A proposed repeal of “Don’t Ask, Don’t Tell” was stopped in the Senate this past September after clearing the House of Representatives in May. According to the New York Times, the policy was then ruled unconstitutional by a California federal judge. Although “Don’t Ask, Don’t Tell” remains in effect right now due to a stay issued by a California court, CNN reports that the military has not discharged any one under DADT in several weeks.
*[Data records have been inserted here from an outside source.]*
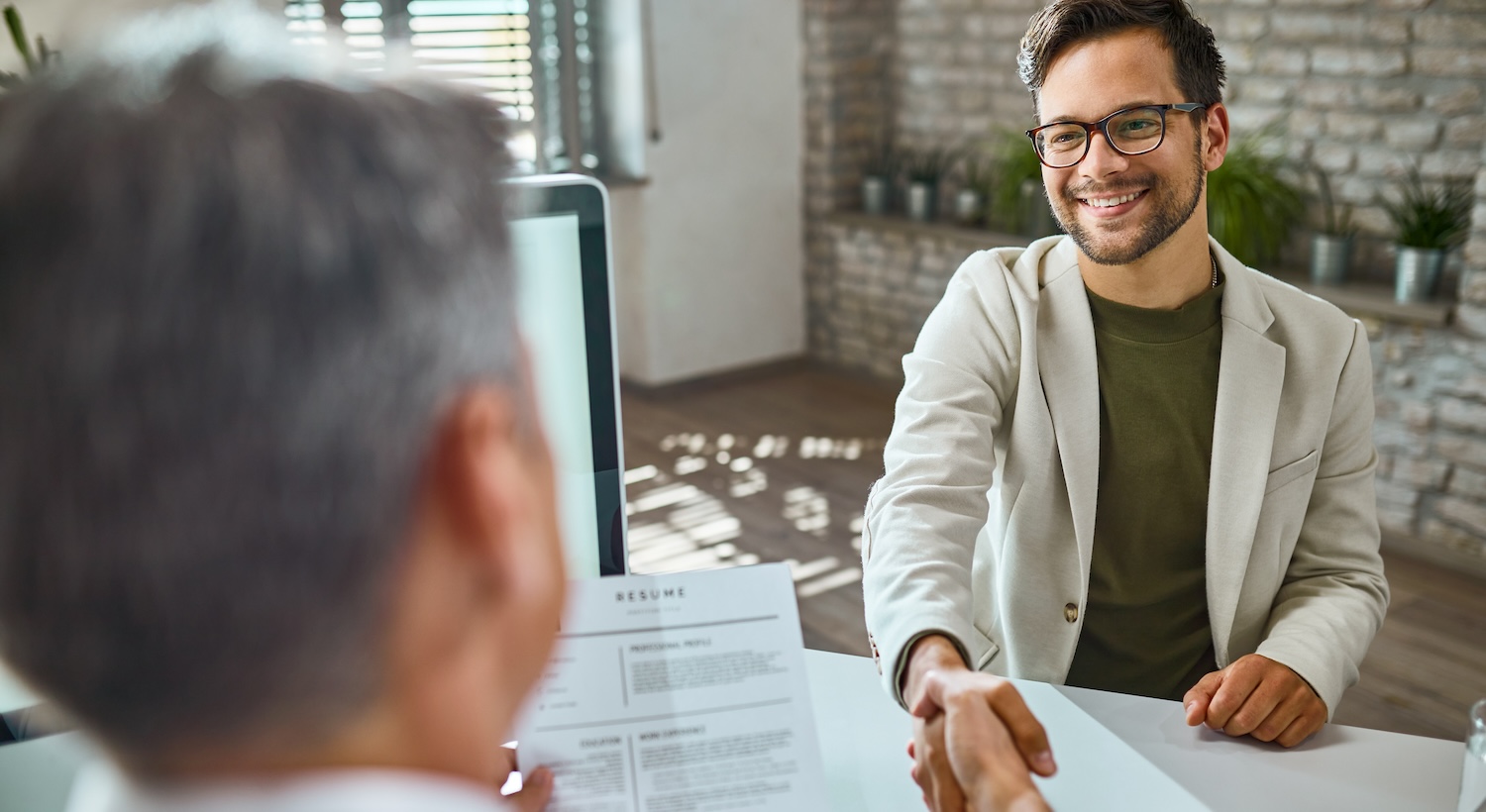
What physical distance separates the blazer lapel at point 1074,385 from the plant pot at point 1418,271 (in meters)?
2.29

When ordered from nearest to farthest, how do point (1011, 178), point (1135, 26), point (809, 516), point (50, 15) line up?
point (1135, 26)
point (50, 15)
point (809, 516)
point (1011, 178)

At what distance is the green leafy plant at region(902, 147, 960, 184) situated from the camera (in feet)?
15.3

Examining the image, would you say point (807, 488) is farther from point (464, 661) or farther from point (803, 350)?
point (464, 661)

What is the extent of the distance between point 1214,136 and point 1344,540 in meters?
0.52

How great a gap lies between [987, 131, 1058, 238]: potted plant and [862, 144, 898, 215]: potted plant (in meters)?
0.58

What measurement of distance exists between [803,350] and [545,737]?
4546 mm

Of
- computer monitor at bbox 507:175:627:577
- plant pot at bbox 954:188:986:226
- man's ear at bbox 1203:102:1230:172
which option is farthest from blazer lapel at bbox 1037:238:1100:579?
plant pot at bbox 954:188:986:226

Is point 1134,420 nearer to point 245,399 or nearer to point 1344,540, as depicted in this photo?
point 1344,540

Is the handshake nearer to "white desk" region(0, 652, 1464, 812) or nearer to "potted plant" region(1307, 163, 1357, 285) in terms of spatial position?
"white desk" region(0, 652, 1464, 812)

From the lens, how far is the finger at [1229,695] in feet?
3.35

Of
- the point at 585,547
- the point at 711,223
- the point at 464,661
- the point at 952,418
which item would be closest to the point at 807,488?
the point at 711,223

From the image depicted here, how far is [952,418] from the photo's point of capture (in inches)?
49.7

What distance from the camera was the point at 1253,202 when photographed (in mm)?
3418

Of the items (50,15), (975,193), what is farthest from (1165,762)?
(975,193)
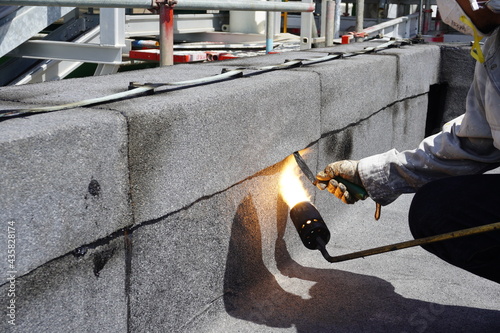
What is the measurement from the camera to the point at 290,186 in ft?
10.8

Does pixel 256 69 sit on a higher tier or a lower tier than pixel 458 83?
higher

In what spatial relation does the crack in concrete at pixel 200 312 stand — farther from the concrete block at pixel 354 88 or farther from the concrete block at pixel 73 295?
the concrete block at pixel 354 88

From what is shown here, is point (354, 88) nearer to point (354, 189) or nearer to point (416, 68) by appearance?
point (354, 189)

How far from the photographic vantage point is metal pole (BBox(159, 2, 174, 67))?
133 inches

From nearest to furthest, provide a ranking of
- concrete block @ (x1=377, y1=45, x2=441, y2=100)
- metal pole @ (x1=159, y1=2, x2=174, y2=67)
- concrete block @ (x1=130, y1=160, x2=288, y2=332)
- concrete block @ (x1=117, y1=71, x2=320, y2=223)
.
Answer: concrete block @ (x1=117, y1=71, x2=320, y2=223) < concrete block @ (x1=130, y1=160, x2=288, y2=332) < metal pole @ (x1=159, y1=2, x2=174, y2=67) < concrete block @ (x1=377, y1=45, x2=441, y2=100)

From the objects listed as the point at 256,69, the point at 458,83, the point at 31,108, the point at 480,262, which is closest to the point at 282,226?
the point at 256,69

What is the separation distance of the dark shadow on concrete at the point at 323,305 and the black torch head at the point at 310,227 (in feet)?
0.72

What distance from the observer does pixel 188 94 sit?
2482 millimetres

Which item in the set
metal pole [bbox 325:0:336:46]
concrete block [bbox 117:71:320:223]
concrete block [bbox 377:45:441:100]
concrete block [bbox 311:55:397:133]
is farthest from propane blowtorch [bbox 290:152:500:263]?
metal pole [bbox 325:0:336:46]

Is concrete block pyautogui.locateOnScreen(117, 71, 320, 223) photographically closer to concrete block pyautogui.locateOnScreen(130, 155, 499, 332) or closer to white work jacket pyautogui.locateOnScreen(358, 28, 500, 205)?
concrete block pyautogui.locateOnScreen(130, 155, 499, 332)

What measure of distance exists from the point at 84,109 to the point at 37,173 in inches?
15.9

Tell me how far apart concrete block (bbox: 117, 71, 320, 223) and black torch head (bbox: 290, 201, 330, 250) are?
27 cm

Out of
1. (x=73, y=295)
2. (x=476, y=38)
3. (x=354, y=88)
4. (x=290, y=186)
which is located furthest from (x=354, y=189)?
(x=73, y=295)

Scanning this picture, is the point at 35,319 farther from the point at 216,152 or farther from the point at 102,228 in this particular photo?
the point at 216,152
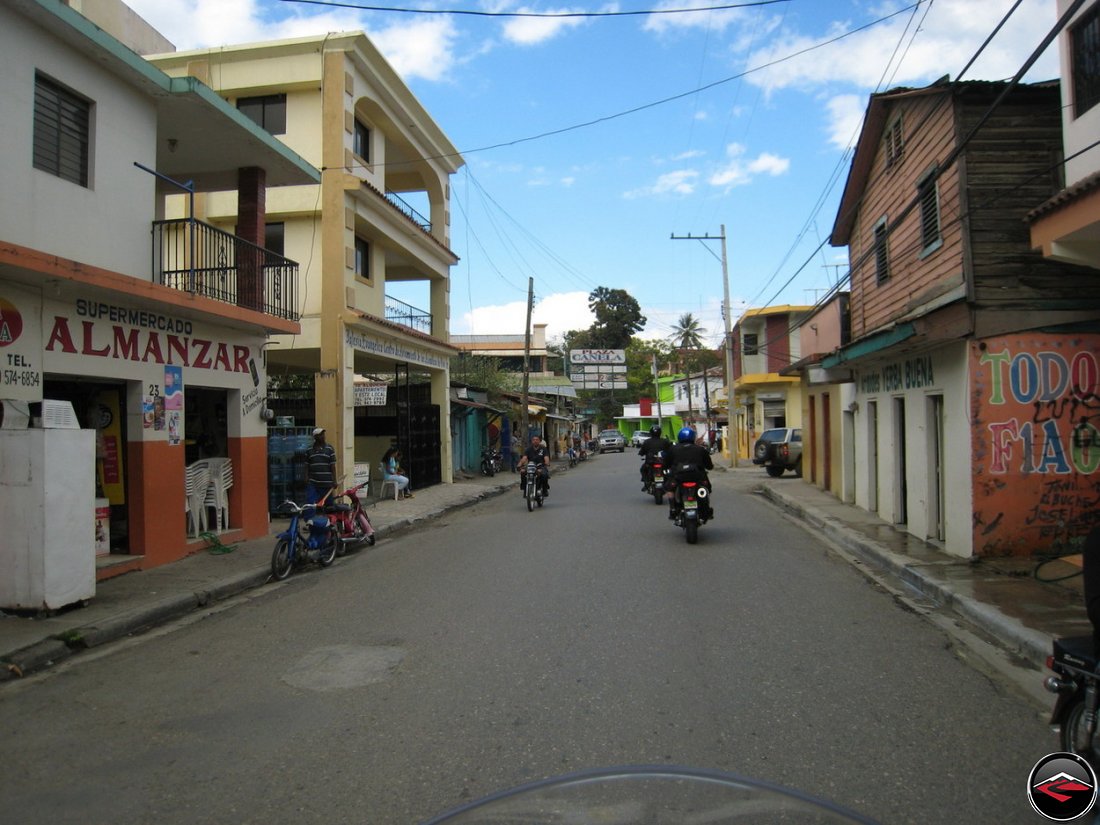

Although many events have contributed to the current state of “Don’t Ask, Don’t Tell,” the most important have occurred very recently. Here are three events that have made a huge impact on DADT:
Log Cabin Republicans VS. United States
A lawsuit by an organization of gay Republicans in 2004 was finally brought to trial in 2010. The lawsuit challenged the constitutionality of “Don’t Ask, Don’t Tell.” DADT was determined by the judge to be unconstitutional, as shown in this document.
CNN Research Poll
Public opinion has turned more favorable for the repeal of “Don’t Ask, Don’t Tell.” According to a poll released in November 2010, 72 percent of Americans favor gays openly serving in the military. The changing of Americans’ minds concerning gay service in the military and DADT should be of immense importance to the future of the policy.
The Pentagon conducted a large-scale survey to determine the effect a repeal “Don’t Ask, Don’t Tell” would have on the military. The report found that gays could be open in the military without endangering missions. It also concluded the repeal would not cause a huge disruption for service-members.
As demonstrated by the judge’s ruling of the Log Cabin Republican’s lawsuit, public opinion in the CNN poll, and the results of the Pentagon Report, “Don’t Ask, Don’t Tell” should be repealed. Although an initial uproar may exist from groups opposing the repeal, the fallout would probably fizzle out quickly.
DADT was a needed policy that has built a bridge from the previous law to today. It is no longer relevant. The American Psychology Association has stated, “the US military is capable of integrating members of groups historically excluded from its ranks, as has been demonstrated by its success of reducing both racial and gender discrimination,” and it will again adapt to the allowance of openly gay service members in the military.
As the military has shown by not discharging anyone under “Don’t Ask, Don’t tell” in recent weeks, it is already well on its way.